**Aim of the exercise:** Print the lines from the one containing "Roughed Up Sweater, $56.00, The" through the end of the listing below, exactly as written. Any pictures stay out.
..............................
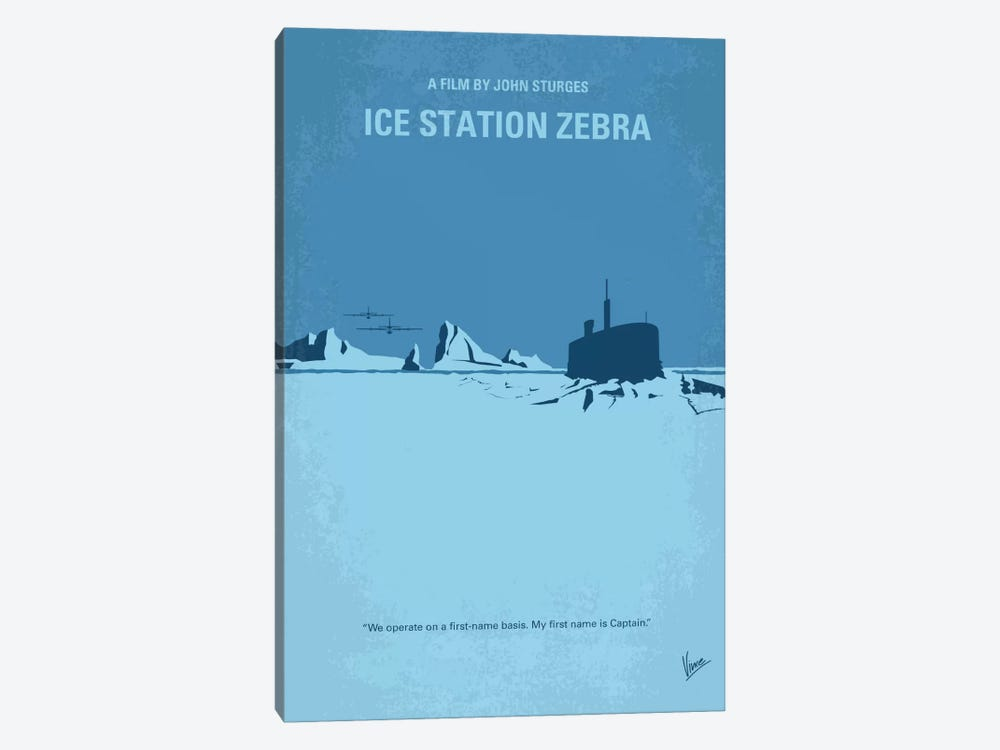 Ice Station Zebra Minimal Movie Poster by Chungkong 1-piece Canvas Wall Art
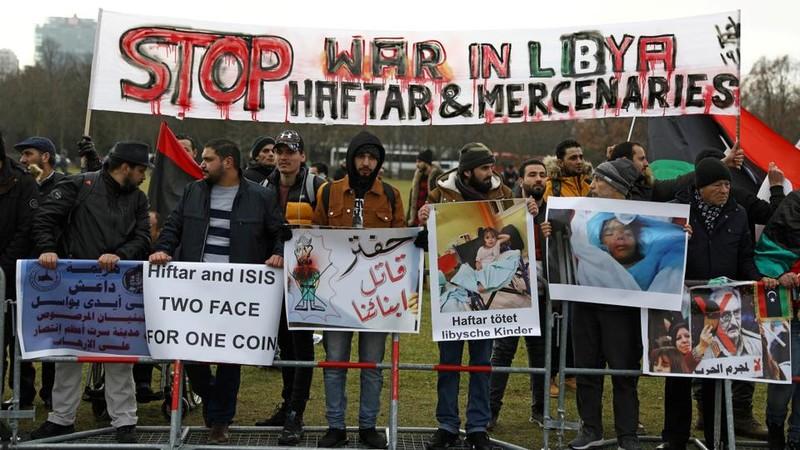 Hé lộ kế hoạch mật của phương Tây chống Thổ Nhĩ Kỳ ở Libya - ảnh 3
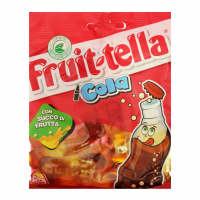 Мармелад жувальний Fruit-tella Cola 90г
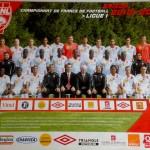Poster ASNL Saison 2010-2011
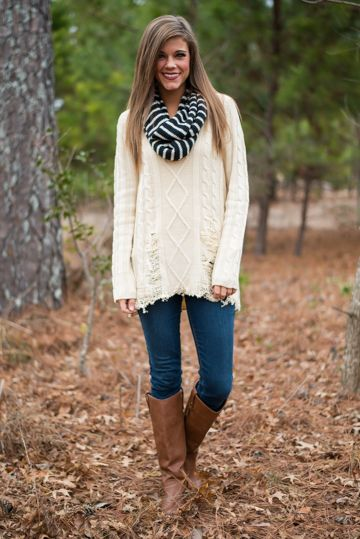 Roughed Up Sweater, $56.00, The Mint Julep Boutique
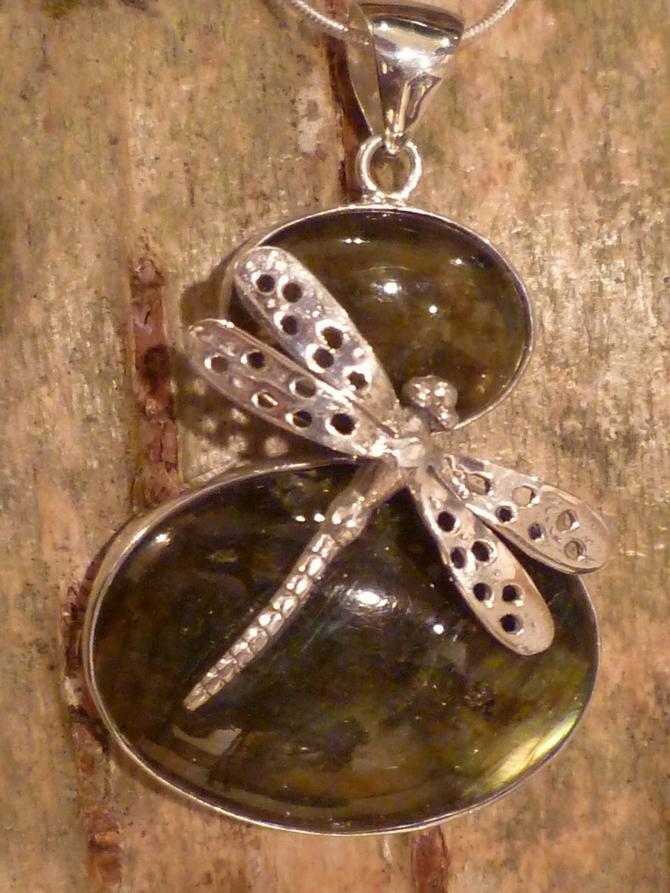 Silver & Labradorite Dragonfly Pendant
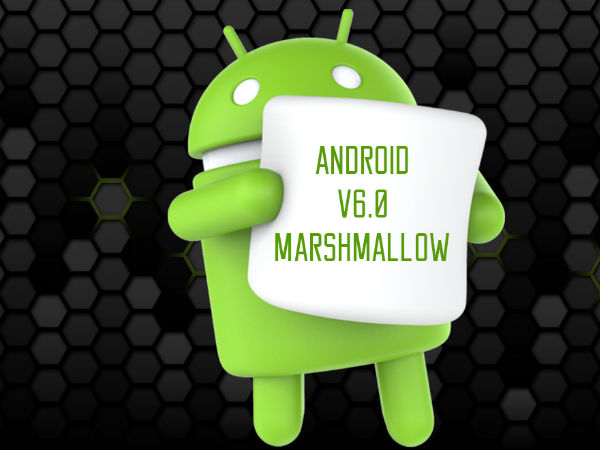 Top 10 Upcoming Mobiles with Android Marshmallow 6.0 version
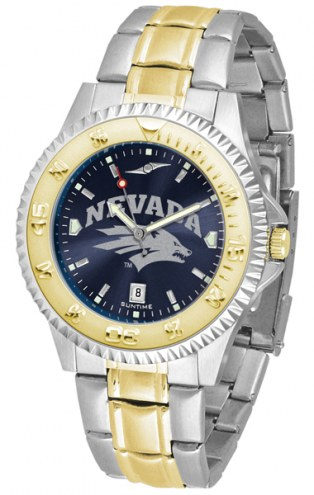 Nevada Wolf Pack Competitor Two-Tone AnoChrome Men's Watch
..............................
**Result below:**
 Roughed Up Sweater, $56.00, The Mint Julep Boutique
 Silver & Labradorite Dragonfly Pendant
 Top 10 Upcoming Mobiles with Android Marshmallow 6.0 version
 Nevada Wolf Pack Competitor Two-Tone AnoChrome Men's Watch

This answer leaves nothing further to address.